#### Texte à lire:
⁂
Ce mercredi 18 septembre, l’ACFAS organisait à Ottawa un débat entre cinq candidats aux postes de députés fédéraux. Les invités devaient répondre à des questions sur leur projet politique pour la science et la recherche. Au Campus Saint-Jean d’Edmonton, des professeurs en sciences politiques ont décortiqué les prestations de ces candidats jugés « déconnectés ».
« Profitez-en, parce que les sciences et la recherche, on n’en parle pas nécessairement beaucoup pendant les élections. Donc c’est une occasion rare et unique de le faire ! », valorise Benjamin Vachet, journaliste pour le groupe ONFR. Un coup pour fêter ça ! Au bar, bien sûr. Le Bar des Sciences 2019, organisé par l’ACFAS*, se tenait ce mercredi après-midi dans l’enseigne Les 3 Brasseurs, à Ottawa.
Pierre-Yves Mocquais, doyen du Campus Saint-Jean à Edmonton, et coprésident de l’ACUFC**, était présent pour s’adresser aux candidats juste avant le débat. « Je ne sais pas si vous le savez, mais aujourd’hui, Greta Thunberg vient de faire une présentation devant le Congrès américain, déclare-t-il. Elle a 16 ans cette jeune Suédoise. Normalement la coutume au Congrès américain, c’est de commencer par présenter un papier qui résume ce que l’on va dire. Elle ne l’a pas fait. Ce qu’elle a déposé, c’est le rapport du panel intergouvernemental sur le changement climatique. Ce qui est vraiment extrêmement important. Et ce qu’elle a dit en particulier, c’est que les hommes politiques doivent écouter les scientifiques ». Pierre-Yves Mocquais se tourne vers les candidats des cinq différents partis et ajoute : « Alors, c’est un appel à tout le monde, bien entendu ».
⁂
#### À faire:
Recopiez fidèlement l'extrait de l'article sur le débat de l'ACFAS qui débute aux mots « Ce mercredi 18 » et s'achève après les mots « Brasseurs, à Ottawa. ».

#### Matériel fourni:
⁂
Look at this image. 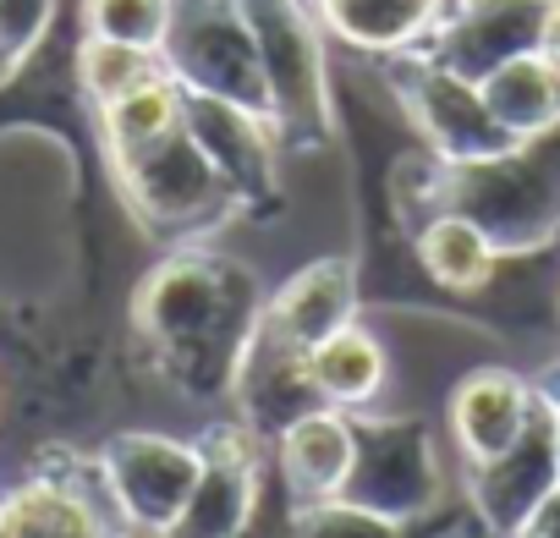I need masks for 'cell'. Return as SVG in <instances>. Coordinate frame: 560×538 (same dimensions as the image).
<instances>
[{"mask_svg": "<svg viewBox=\"0 0 560 538\" xmlns=\"http://www.w3.org/2000/svg\"><path fill=\"white\" fill-rule=\"evenodd\" d=\"M236 401H242V423L264 440H275L280 429H292L298 418H308V412H319L325 401H319V390H314V374H308V352H292V347H280L275 336H253V347H247V363H242V374H236V390H231Z\"/></svg>", "mask_w": 560, "mask_h": 538, "instance_id": "16", "label": "cell"}, {"mask_svg": "<svg viewBox=\"0 0 560 538\" xmlns=\"http://www.w3.org/2000/svg\"><path fill=\"white\" fill-rule=\"evenodd\" d=\"M352 429H358V461H352V478H347L341 500L369 505L390 522H412L418 511H429L434 494H440L429 423L352 412Z\"/></svg>", "mask_w": 560, "mask_h": 538, "instance_id": "8", "label": "cell"}, {"mask_svg": "<svg viewBox=\"0 0 560 538\" xmlns=\"http://www.w3.org/2000/svg\"><path fill=\"white\" fill-rule=\"evenodd\" d=\"M418 264L429 269V281H440L445 292H478V286L494 281L500 253L467 214L440 209V214H429L418 225Z\"/></svg>", "mask_w": 560, "mask_h": 538, "instance_id": "21", "label": "cell"}, {"mask_svg": "<svg viewBox=\"0 0 560 538\" xmlns=\"http://www.w3.org/2000/svg\"><path fill=\"white\" fill-rule=\"evenodd\" d=\"M187 132L203 149V160L214 165V176L231 187L236 209H264V203L280 198V171H275L280 132H275L269 116H253V110L225 105V100L187 94Z\"/></svg>", "mask_w": 560, "mask_h": 538, "instance_id": "13", "label": "cell"}, {"mask_svg": "<svg viewBox=\"0 0 560 538\" xmlns=\"http://www.w3.org/2000/svg\"><path fill=\"white\" fill-rule=\"evenodd\" d=\"M165 67H160V56H149V50H132V45H116V39H83L78 45V83H83V94L105 110V105H116L121 94H132L138 83H149V78H160Z\"/></svg>", "mask_w": 560, "mask_h": 538, "instance_id": "23", "label": "cell"}, {"mask_svg": "<svg viewBox=\"0 0 560 538\" xmlns=\"http://www.w3.org/2000/svg\"><path fill=\"white\" fill-rule=\"evenodd\" d=\"M192 445L203 456V472L182 522L165 538H242L258 511V434L236 418V423H214Z\"/></svg>", "mask_w": 560, "mask_h": 538, "instance_id": "12", "label": "cell"}, {"mask_svg": "<svg viewBox=\"0 0 560 538\" xmlns=\"http://www.w3.org/2000/svg\"><path fill=\"white\" fill-rule=\"evenodd\" d=\"M308 7H314L325 34L390 61V56L418 50L434 34V23L445 17L451 0H308Z\"/></svg>", "mask_w": 560, "mask_h": 538, "instance_id": "18", "label": "cell"}, {"mask_svg": "<svg viewBox=\"0 0 560 538\" xmlns=\"http://www.w3.org/2000/svg\"><path fill=\"white\" fill-rule=\"evenodd\" d=\"M516 538H560V483H555V494L533 511V522H527Z\"/></svg>", "mask_w": 560, "mask_h": 538, "instance_id": "27", "label": "cell"}, {"mask_svg": "<svg viewBox=\"0 0 560 538\" xmlns=\"http://www.w3.org/2000/svg\"><path fill=\"white\" fill-rule=\"evenodd\" d=\"M187 116V94L171 83V72L138 83L132 94H121L116 105L100 110V132H105V149L110 154H127V149H143L165 132H176Z\"/></svg>", "mask_w": 560, "mask_h": 538, "instance_id": "22", "label": "cell"}, {"mask_svg": "<svg viewBox=\"0 0 560 538\" xmlns=\"http://www.w3.org/2000/svg\"><path fill=\"white\" fill-rule=\"evenodd\" d=\"M347 325H358V264L330 253V258L303 264L275 297H264L258 330L292 352H314Z\"/></svg>", "mask_w": 560, "mask_h": 538, "instance_id": "14", "label": "cell"}, {"mask_svg": "<svg viewBox=\"0 0 560 538\" xmlns=\"http://www.w3.org/2000/svg\"><path fill=\"white\" fill-rule=\"evenodd\" d=\"M83 23L94 39H116L160 56L171 28V0H83Z\"/></svg>", "mask_w": 560, "mask_h": 538, "instance_id": "24", "label": "cell"}, {"mask_svg": "<svg viewBox=\"0 0 560 538\" xmlns=\"http://www.w3.org/2000/svg\"><path fill=\"white\" fill-rule=\"evenodd\" d=\"M116 165V182L132 203V214L154 231V236H171V242H192L203 231H214L236 198L231 187L214 176V165L203 160V149L192 143L187 132V116L176 132L143 143V149H127V154H110Z\"/></svg>", "mask_w": 560, "mask_h": 538, "instance_id": "5", "label": "cell"}, {"mask_svg": "<svg viewBox=\"0 0 560 538\" xmlns=\"http://www.w3.org/2000/svg\"><path fill=\"white\" fill-rule=\"evenodd\" d=\"M538 50L560 67V0H544V28H538Z\"/></svg>", "mask_w": 560, "mask_h": 538, "instance_id": "28", "label": "cell"}, {"mask_svg": "<svg viewBox=\"0 0 560 538\" xmlns=\"http://www.w3.org/2000/svg\"><path fill=\"white\" fill-rule=\"evenodd\" d=\"M258 67L269 83V121L280 143L319 149L330 138V72H325V28L308 0H236Z\"/></svg>", "mask_w": 560, "mask_h": 538, "instance_id": "3", "label": "cell"}, {"mask_svg": "<svg viewBox=\"0 0 560 538\" xmlns=\"http://www.w3.org/2000/svg\"><path fill=\"white\" fill-rule=\"evenodd\" d=\"M390 83L440 165H483L516 149V138L489 116L478 83L456 78L451 67L407 50V56H390Z\"/></svg>", "mask_w": 560, "mask_h": 538, "instance_id": "6", "label": "cell"}, {"mask_svg": "<svg viewBox=\"0 0 560 538\" xmlns=\"http://www.w3.org/2000/svg\"><path fill=\"white\" fill-rule=\"evenodd\" d=\"M560 483V456H555V396L538 390V407H533V423L522 429V440L494 456V461H478L467 467V500L478 511V522L494 533V538H516L533 511L555 494Z\"/></svg>", "mask_w": 560, "mask_h": 538, "instance_id": "9", "label": "cell"}, {"mask_svg": "<svg viewBox=\"0 0 560 538\" xmlns=\"http://www.w3.org/2000/svg\"><path fill=\"white\" fill-rule=\"evenodd\" d=\"M56 0H0V83H7L50 34Z\"/></svg>", "mask_w": 560, "mask_h": 538, "instance_id": "26", "label": "cell"}, {"mask_svg": "<svg viewBox=\"0 0 560 538\" xmlns=\"http://www.w3.org/2000/svg\"><path fill=\"white\" fill-rule=\"evenodd\" d=\"M533 407H538V385L516 379L511 369H472L451 390V434L467 467L505 456L533 423Z\"/></svg>", "mask_w": 560, "mask_h": 538, "instance_id": "15", "label": "cell"}, {"mask_svg": "<svg viewBox=\"0 0 560 538\" xmlns=\"http://www.w3.org/2000/svg\"><path fill=\"white\" fill-rule=\"evenodd\" d=\"M203 456L192 440H171V434H149V429H127L116 440H105L100 451V478L110 489V505L121 516L127 533L138 538H165L192 489H198Z\"/></svg>", "mask_w": 560, "mask_h": 538, "instance_id": "7", "label": "cell"}, {"mask_svg": "<svg viewBox=\"0 0 560 538\" xmlns=\"http://www.w3.org/2000/svg\"><path fill=\"white\" fill-rule=\"evenodd\" d=\"M275 461H280V478H287L298 505L336 500L347 489V478H352V461H358L352 412L319 407V412L298 418L292 429H280L275 434Z\"/></svg>", "mask_w": 560, "mask_h": 538, "instance_id": "17", "label": "cell"}, {"mask_svg": "<svg viewBox=\"0 0 560 538\" xmlns=\"http://www.w3.org/2000/svg\"><path fill=\"white\" fill-rule=\"evenodd\" d=\"M440 209L467 214L494 253H538L560 236V127L483 165H440Z\"/></svg>", "mask_w": 560, "mask_h": 538, "instance_id": "2", "label": "cell"}, {"mask_svg": "<svg viewBox=\"0 0 560 538\" xmlns=\"http://www.w3.org/2000/svg\"><path fill=\"white\" fill-rule=\"evenodd\" d=\"M160 67L171 72L182 94H203V100H225L253 116H269V83H264L258 45L236 0H171Z\"/></svg>", "mask_w": 560, "mask_h": 538, "instance_id": "4", "label": "cell"}, {"mask_svg": "<svg viewBox=\"0 0 560 538\" xmlns=\"http://www.w3.org/2000/svg\"><path fill=\"white\" fill-rule=\"evenodd\" d=\"M292 538H401V522L352 505V500H314L292 511Z\"/></svg>", "mask_w": 560, "mask_h": 538, "instance_id": "25", "label": "cell"}, {"mask_svg": "<svg viewBox=\"0 0 560 538\" xmlns=\"http://www.w3.org/2000/svg\"><path fill=\"white\" fill-rule=\"evenodd\" d=\"M308 374H314V390H319L325 407L369 412L374 396L385 390V347L363 325H347L308 352Z\"/></svg>", "mask_w": 560, "mask_h": 538, "instance_id": "20", "label": "cell"}, {"mask_svg": "<svg viewBox=\"0 0 560 538\" xmlns=\"http://www.w3.org/2000/svg\"><path fill=\"white\" fill-rule=\"evenodd\" d=\"M478 94H483L489 116H494L516 143L544 138V132L560 127V67H555L544 50H527V56L494 67V72L478 83Z\"/></svg>", "mask_w": 560, "mask_h": 538, "instance_id": "19", "label": "cell"}, {"mask_svg": "<svg viewBox=\"0 0 560 538\" xmlns=\"http://www.w3.org/2000/svg\"><path fill=\"white\" fill-rule=\"evenodd\" d=\"M555 396V390H549ZM555 456H560V396H555Z\"/></svg>", "mask_w": 560, "mask_h": 538, "instance_id": "29", "label": "cell"}, {"mask_svg": "<svg viewBox=\"0 0 560 538\" xmlns=\"http://www.w3.org/2000/svg\"><path fill=\"white\" fill-rule=\"evenodd\" d=\"M544 0H451L434 34L418 45V56L451 67L467 83H483L494 67L538 50Z\"/></svg>", "mask_w": 560, "mask_h": 538, "instance_id": "11", "label": "cell"}, {"mask_svg": "<svg viewBox=\"0 0 560 538\" xmlns=\"http://www.w3.org/2000/svg\"><path fill=\"white\" fill-rule=\"evenodd\" d=\"M132 314L160 369L187 396L209 401L236 390L247 347L264 325V292L247 264L209 247H176L149 269Z\"/></svg>", "mask_w": 560, "mask_h": 538, "instance_id": "1", "label": "cell"}, {"mask_svg": "<svg viewBox=\"0 0 560 538\" xmlns=\"http://www.w3.org/2000/svg\"><path fill=\"white\" fill-rule=\"evenodd\" d=\"M121 516L110 505V489L94 472L78 467H39L34 478L0 494V538H121Z\"/></svg>", "mask_w": 560, "mask_h": 538, "instance_id": "10", "label": "cell"}]
</instances>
⁂
#### Réponse attendue:
Ce mercredi 18 septembre, l’ACFAS organisait à Ottawa un débat entre cinq candidats aux postes de députés fédéraux. Les invités devaient répondre à des questions sur leur projet politique pour la science et la recherche. Au Campus Saint-Jean d’Edmonton, des professeurs en sciences politiques ont décortiqué les prestations de ces candidats jugés « déconnectés ».
« Profitez-en, parce que les sciences et la recherche, on n’en parle pas nécessairement beaucoup pendant les élections. Donc c’est une occasion rare et unique de le faire ! », valorise Benjamin Vachet, journaliste pour le groupe ONFR. Un coup pour fêter ça ! Au bar, bien sûr. Le Bar des Sciences 2019, organisé par l’ACFAS*, se tenait ce mercredi après-midi dans l’enseigne Les 3 Brasseurs, à Ottawa.